Among the first battles this contingent fought was the Siege of Nicaea. Rainaud also joined Hugh in the Battle of Dorylaeum whose forces were at the rear of the main attack.

Sweetenham reports that during the siege, a Turk armed himself and rode towards the Crusaders at a high speed. Rainaud mounted with his shield and lance, and killed the Turk outright, keeping his horse, much to the delight of the Franks. The Turk was carrying a letter allegedly from Mecca stating that the Turks were bringing their forces to joust with the Franks in battle. It has been suggested that Rainaud's actions infringed on the rules of war extant at the time.

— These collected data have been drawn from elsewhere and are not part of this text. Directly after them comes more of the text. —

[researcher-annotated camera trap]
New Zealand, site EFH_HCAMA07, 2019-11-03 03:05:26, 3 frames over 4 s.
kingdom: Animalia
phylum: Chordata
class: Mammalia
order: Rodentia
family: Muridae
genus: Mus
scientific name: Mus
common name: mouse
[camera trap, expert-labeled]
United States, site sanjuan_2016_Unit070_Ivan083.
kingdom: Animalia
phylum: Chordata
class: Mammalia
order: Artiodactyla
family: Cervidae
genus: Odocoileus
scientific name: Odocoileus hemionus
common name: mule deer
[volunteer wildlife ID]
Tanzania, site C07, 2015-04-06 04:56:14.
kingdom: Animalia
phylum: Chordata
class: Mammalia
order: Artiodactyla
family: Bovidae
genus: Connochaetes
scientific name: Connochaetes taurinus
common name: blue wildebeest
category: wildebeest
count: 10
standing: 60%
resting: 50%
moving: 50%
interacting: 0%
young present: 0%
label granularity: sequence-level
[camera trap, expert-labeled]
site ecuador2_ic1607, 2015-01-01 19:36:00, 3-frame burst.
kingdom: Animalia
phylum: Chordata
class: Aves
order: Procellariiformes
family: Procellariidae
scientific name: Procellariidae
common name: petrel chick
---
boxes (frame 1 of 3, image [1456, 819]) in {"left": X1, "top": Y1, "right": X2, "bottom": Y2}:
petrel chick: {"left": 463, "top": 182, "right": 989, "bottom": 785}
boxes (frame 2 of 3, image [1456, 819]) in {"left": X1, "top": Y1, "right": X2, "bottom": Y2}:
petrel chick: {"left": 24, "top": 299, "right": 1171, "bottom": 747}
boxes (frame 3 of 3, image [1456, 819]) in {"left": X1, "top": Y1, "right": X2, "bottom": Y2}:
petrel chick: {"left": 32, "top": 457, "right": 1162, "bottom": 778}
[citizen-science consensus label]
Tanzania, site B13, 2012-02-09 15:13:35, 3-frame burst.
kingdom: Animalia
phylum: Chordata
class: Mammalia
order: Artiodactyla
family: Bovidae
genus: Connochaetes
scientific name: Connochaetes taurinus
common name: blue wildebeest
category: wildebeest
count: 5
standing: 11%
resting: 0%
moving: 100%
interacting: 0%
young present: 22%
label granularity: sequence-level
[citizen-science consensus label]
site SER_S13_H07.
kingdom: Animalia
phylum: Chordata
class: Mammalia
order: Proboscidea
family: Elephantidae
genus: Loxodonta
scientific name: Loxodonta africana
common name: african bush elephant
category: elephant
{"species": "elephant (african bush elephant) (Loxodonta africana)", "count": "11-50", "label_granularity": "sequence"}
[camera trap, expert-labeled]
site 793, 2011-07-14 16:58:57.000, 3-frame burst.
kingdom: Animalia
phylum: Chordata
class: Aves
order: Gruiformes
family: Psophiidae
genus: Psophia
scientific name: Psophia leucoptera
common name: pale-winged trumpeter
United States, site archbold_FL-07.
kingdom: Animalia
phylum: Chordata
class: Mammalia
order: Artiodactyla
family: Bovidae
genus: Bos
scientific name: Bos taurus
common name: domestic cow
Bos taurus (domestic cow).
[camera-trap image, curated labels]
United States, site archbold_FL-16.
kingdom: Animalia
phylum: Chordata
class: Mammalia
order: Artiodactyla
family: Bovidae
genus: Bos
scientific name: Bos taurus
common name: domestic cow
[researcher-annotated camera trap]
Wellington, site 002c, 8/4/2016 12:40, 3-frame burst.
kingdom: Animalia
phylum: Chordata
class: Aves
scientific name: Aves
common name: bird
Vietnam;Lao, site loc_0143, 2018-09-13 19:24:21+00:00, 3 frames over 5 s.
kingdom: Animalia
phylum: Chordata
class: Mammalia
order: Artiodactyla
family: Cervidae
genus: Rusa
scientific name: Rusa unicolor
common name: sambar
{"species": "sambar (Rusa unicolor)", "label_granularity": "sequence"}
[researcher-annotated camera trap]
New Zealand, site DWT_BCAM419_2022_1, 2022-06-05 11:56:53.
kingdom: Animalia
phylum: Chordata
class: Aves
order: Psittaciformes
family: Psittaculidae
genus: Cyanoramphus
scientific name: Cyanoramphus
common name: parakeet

It is not clear whether Rainaud returned to France with Hugh in 1098. There are not records of his serving in any other armies.

== Marriages ==
In 1103, Renaud married Adelaide, Countess of Vermandois, daughter of Herbert IV, Count of Vermandois, and his wife Adele of Valois. Renaud and Adelaide had at least one child:
- Margaret of Clermont, married first to Charles I, Count of Flanders, second to Hugh II, Count of Saint-Pol, third to Baldwin of Encre.

Widowed, Renaud married for the second time, in 1129, to Clemence de Bar, daughter of Reginald I, Count of Bar, and his wife Giselle de Vaudémont. Renaud and Clemence had 10 children:
- Renaud
- Hugh (d. 1200), abbot of Creil, canon in Toul, archdeacon of Ligny
- Guy
- Gautier
- Margaret, married to Guy III de Senlis, Grand Butler of France
- Constance, married to Roger de La Tournelle.
- Matilda (d. 1200), married to Alberic III, Count of Dammartin.
- Raoul I the Red, Count of Clermont-Beauvaisis
- Simon I (d. after 1189), Seigneur of Nesle and Ailly-sur-Noye
- Etienne

Upon his death, Renaud was succeeded as Count of Clermont-en-Beauvaisis by his son Raoul.

== Sources ==
- Guenée, Bernard (1978). "Les généalogies entre l'histoire et la politique: la fierté d'être Capétien, en France, au Moyen Age"
- Galbert (de Bruges), The Murder, Betrayal, and Slaughter of the Glorious Charles, Count of Flanders, translated by John Jeffrey Rider, Yale University Press, 2013.
- Prime, Temple, Note on the County of Clermont, Notes Relative to Certain Matters Connected with French History, De Vinne Press, New York, 1903 (available on Google Books)
- Riley-Smith, Jonathan, The First Crusaders, 1095-1131, Cambridge University Press, London, 1997, pg. 218 (available on Google Books).
- Edgington, Susan, Albert of Aachen: Historia Ierosolimitana, History of the Journey to Jerusalem, Clarendon Press, Gloucestershire, 2007 (available on Google Books)
- A Database of Crusaders to the Holy Land, 1095-1149
- Sweetenham, Carol, The Chanson D'Antioche: An Old French Account of the First Crusade, Routledge, Florence, Kentucky, 2016 (available on Google Books)
- Albert of Aix, Historia Hierosolymitanae Expeditions (archive).